INPUT below:

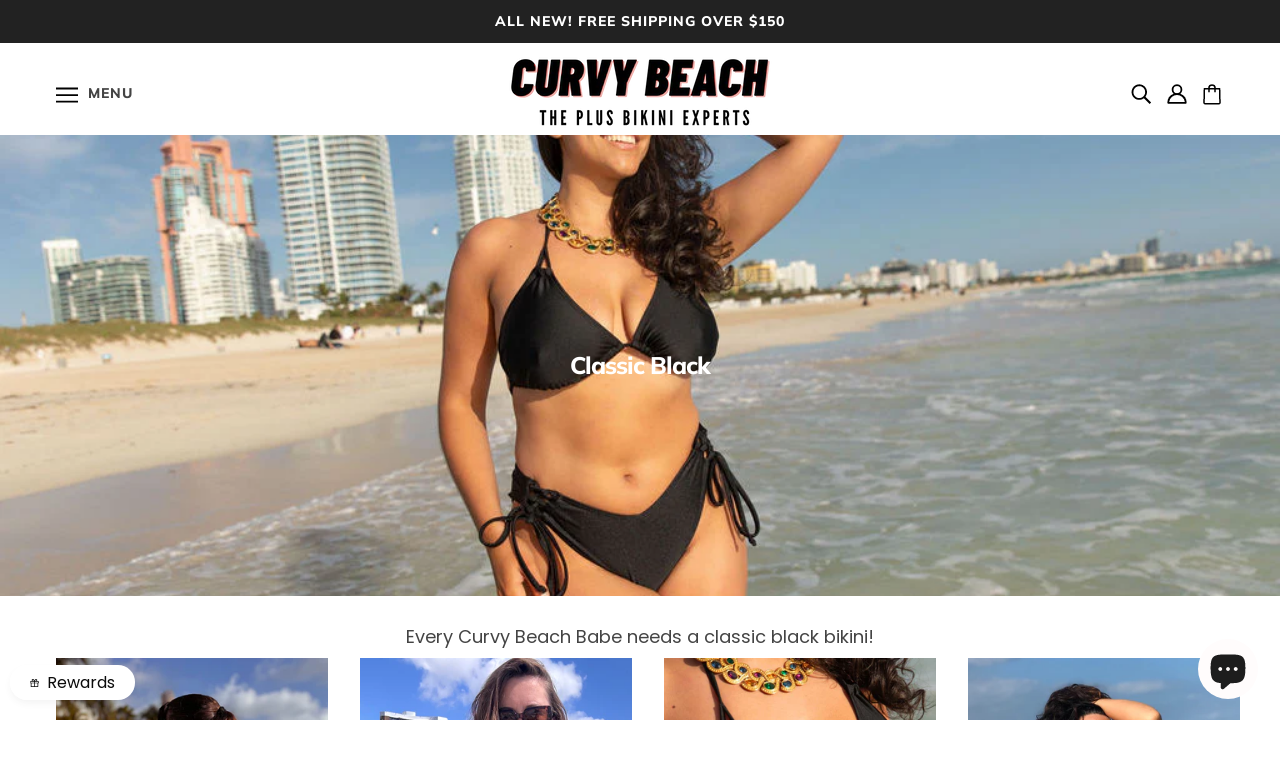

--- FILE ---
content_type: text/css
request_url: https://www.curvybeach.com/cdn/shop/t/38/assets/custom.css?v=29267517048890059391721194300
body_size: -348
content:
.pro-back-btn-mobile{margin-bottom:10px;display:block}.pro-back-btn-mobile svg{height:12px;width:16px}@media (min-width:768px){.pro-back-btn-mobile,.product-page--heading-mobile,.product-page--wrapper-mobile{display:none}}@media (max-width:767px){.product-page--heading-desktop{display:none}.product-page--wrapper .carousel--dot-container{position:absolute;bottom:0}.product-page--block.heading{display:none}.product-page--root{padding-top:0}.product-page--wrapper-mobile{padding:0 0 15px}.product-page--carousel .carousel--x-container{width:calc(113% * var(--total-slides-mobile) - var(--container-offset-mobile));left:0}}.collection--header--wrapper .collection--header--heading{padding:0!important}.collection--body--root{padding-top:0!important}.cart--notes--bottom{text-align:center}.header--cart{position:relative;flex:inherit}.header--cart{position:relative;flex:inherit;display:inline-block!important;order:2;top:2px;margin-left:3px}.header--top-row svg.icon--menu{margin-right:10px}
/*# sourceMappingURL=/cdn/shop/t/38/assets/custom.css.map?v=29267517048890059391721194300 */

End of INPUT.

▶ **PROMPT**: Above are the records. Copy every line in them holding "assets".

▶ **ANSWER TO THE EXERCISE**:
request_url: https://www.curvybeach.com/cdn/shop/t/38/assets/custom.css?v=29267517048890059391721194300
/*# sourceMappingURL=/cdn/shop/t/38/assets/custom.css.map?v=29267517048890059391721194300 */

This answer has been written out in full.